The requirements as stipulated by Our Lady are as follows:
(1) CONFESSION, (2) COMMUNION, (3) FIVE DECADES OF THE ROSARY, (4) MEDITATION ON ONE OR MORE OF THE ROSARY MYSTERIES FOR FIFTEEN MINUTES, (5) TO DO ALL THESE THINGS IN THE SPIRIT OF REPARATION TO THE IMMACULATE HEART OF MARY, and (6) TO OBSERVE ALL THESE PRACTICES ON THE FIRST SATURDAY OF FIVE CONSECUTIVE MONTHS.
(1) CONFESSION: A reparative confession means that the confession should not only be good (valid and licit), but also be offered in the spirit of reparation, in this case, to Mary's Immaculate Heart. This confession may be made on the First Saturday itself or some days before or after the First Saturday within the preceding octave would suffice.

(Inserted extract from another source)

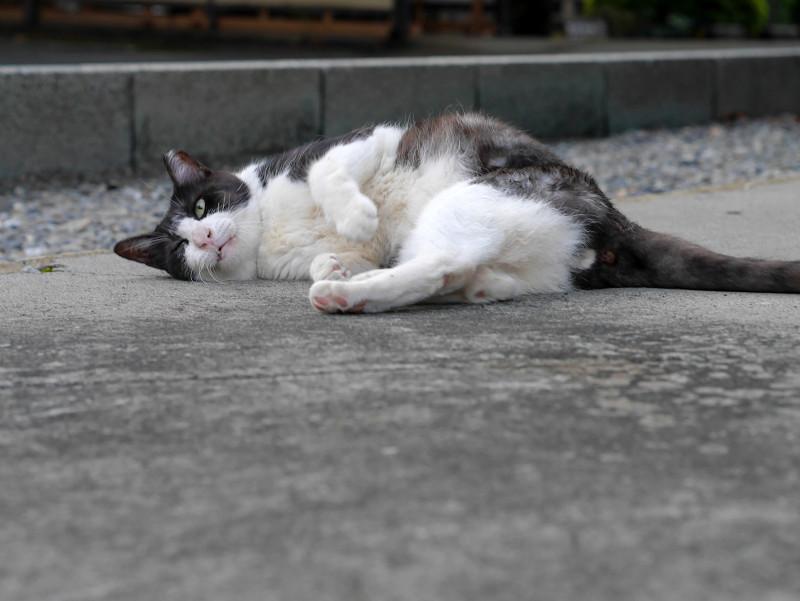 転がる薄黒白猫3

(2) COMMUNION: The communion of reparation must be sacramental duly received with the intention of making reparation. This offering, like the confession, is an interior act and so no external action to express the intention is needed.

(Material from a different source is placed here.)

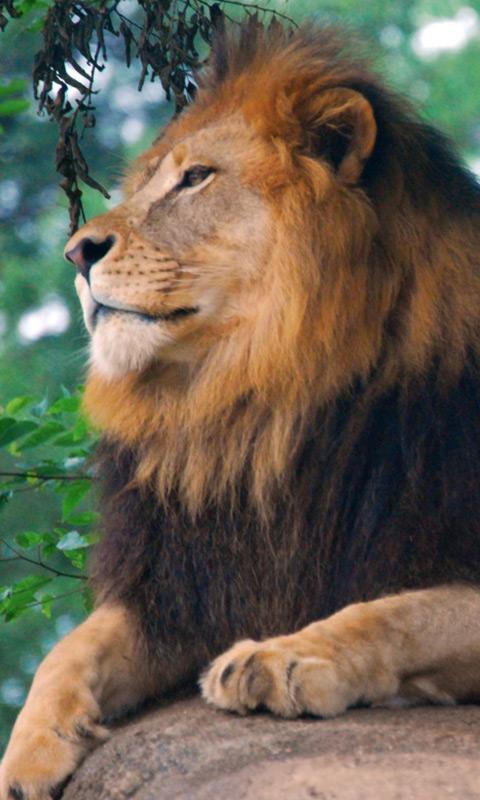 Львы скриншот 4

(3) THE ROSARY: The Rosary mentioned here was indicated by the Portuguese word 'terco' which is commonly employed to denote a Rosary of five decades, since it forms a fourth of the full Rosary of 20 decades. This too must recited in a spirit of reparation.
(4) MEDITATION FOR FIFTEEN MINUTES: Here the meditation on one mystery or more is to be made without simultaneous recitation of the Rosary decade. As indicated, the meditation may be either on one mystery alone for 15 minutes, or on all 20 mysteries, spending about one minute on each mystery, or again, on two or more mysteries during the period. This can also be made before each decade spending three minutes or more in considering the mystery of the particular decade. This meditation has likewise to be made in the spirit of reparation to the Immaculate Heart.
(5) THE SPIRIT OF REPARATION: All these acts, as said above, have to be done with the intention of offering reparation to the Immaculate Heart of Mary for the offences committed against Her. Everyone who offends Her commits, so to speak, a two-fold offence, for these sins also offend her Divine Son, Christ, and so endanger our salvation. They give bad example to others and weaken the strength of society to withstand immoral onslaughts. Such devotions therefore make us consider not only the enormity of the offence against God, but also the effect of sins on human society as well as the need for undoing these social effects even when the offender repents and is converted. Further, this reparation emphasises our responsibility towards sinners who, themselves, will not pray and make reparation for their sins.